Whisky, however, does not use these finings, and hence is entirely vegan by default.
Certain whisky manufacturers, however, add honey to the processed whisky to enhance the sweetness. And in the case of cream liqueurs, milk is used for a creamy, sweet flavor. In both these cases, of course, the whisky obtained as the end product isn’t vegan.
Johnnie Walker doesn’t use non-vegan ingredients in any of their products. Hence, all versions of Johnnie Walker whisky are entirely vegan.
What Type of Whisky is Johnnie Walker?
Johnnie Walker falls under the category of blended Scotch whisky, which happens to be one of the five categories of Scotch, the others being:
- Single malt Scotch
- Single grain Scotch
- Blended malt Scotch
- Blended Grain Scotch
Johnnie Walker comes in seven different bottles labeled under different colors.
1. Johnnie Walker Red Label
This is the least expensive of the Johnnie Walker whiskies, with a rougher taste than the others. It happens to be perfect for those starting to try out Scotch whisky.
2. Johnnie Walker Black Label
Perhaps the most popular whisky of the Johnnie Walker brand, Black Label contains almost 30 to 40 different malts. It’s headier than the Red and less refined than the higher-ups, but it’s still hard to beat in terms of taste.
3. Johnnie Walker Double Black
The term double black is used to indicate the extra peat and smoke malts used in this blend. This is a term unique to Johnnie Walker and not used as the norm in the whisky industry.
4. Johnnie Walker Green
Unlike the others on this list, Johnnie Walker Green is a blended malt Scotch whisky, which means no grain was used in its making. Instead, this is a blend made from different distilleries with single malts.
If you’re into single malts, you’ll love this one for its heavier taste.
5. Johnnie Walker Gold
Gold happens to be a more well-known whisky by Johnnie Walker, which was relaunched in 2012. Gold is best sipped chilled when the aromas are more dormant due to the cold. Few whiskies can compete with a cool bottle of Gold when it comes to the soft and smooth taste.

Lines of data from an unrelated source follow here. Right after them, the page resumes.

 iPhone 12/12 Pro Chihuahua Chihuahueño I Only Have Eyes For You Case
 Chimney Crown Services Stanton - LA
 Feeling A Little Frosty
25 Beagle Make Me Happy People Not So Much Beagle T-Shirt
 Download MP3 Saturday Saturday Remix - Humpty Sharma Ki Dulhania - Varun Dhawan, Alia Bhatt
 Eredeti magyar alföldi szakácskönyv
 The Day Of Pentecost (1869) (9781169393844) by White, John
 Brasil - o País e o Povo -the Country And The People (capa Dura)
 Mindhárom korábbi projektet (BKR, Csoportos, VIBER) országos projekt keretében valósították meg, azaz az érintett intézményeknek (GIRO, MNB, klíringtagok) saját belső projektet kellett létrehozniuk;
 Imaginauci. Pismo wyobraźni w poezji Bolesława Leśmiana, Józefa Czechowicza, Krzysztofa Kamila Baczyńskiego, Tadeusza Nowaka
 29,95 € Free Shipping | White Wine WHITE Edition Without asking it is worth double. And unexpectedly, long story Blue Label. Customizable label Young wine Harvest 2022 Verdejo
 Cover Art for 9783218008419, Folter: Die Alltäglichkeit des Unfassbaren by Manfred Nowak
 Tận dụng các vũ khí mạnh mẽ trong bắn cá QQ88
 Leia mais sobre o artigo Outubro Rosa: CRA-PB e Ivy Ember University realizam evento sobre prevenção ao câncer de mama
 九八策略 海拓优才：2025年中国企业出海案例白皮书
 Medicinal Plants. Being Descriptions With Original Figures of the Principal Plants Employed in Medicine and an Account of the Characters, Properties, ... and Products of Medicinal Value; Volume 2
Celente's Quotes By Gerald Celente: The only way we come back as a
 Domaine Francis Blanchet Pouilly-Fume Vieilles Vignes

6. Johnnie Walker Platinum
For those who want a really aged bottle of whisky, the Johnnie Walker Platinum takes the cake. Aged for at least 18 years (or more) in Scotland, the Platinum from Johnnie Walker is headier and yet less robust than the Black.
7. Johnnie Walker Blue
The Blue is perhaps one of the easiest whiskies to sip on and comes from a distillery called Royal Lochnagar. It’s difficult to tell the kind of blends that have gone into it, but it’s sure to always taste just right.
The best part is that every one of these Johnnie Walker fine whiskies is entirely vegan, and made from a mix of malt and grain in varying quantities, depending on the color.
So if you’re worried you’ll have to give up the occasional glass of Scotch after going vegan, you can rest assured that a glass of Johnnie Walker can help satisfy that craving.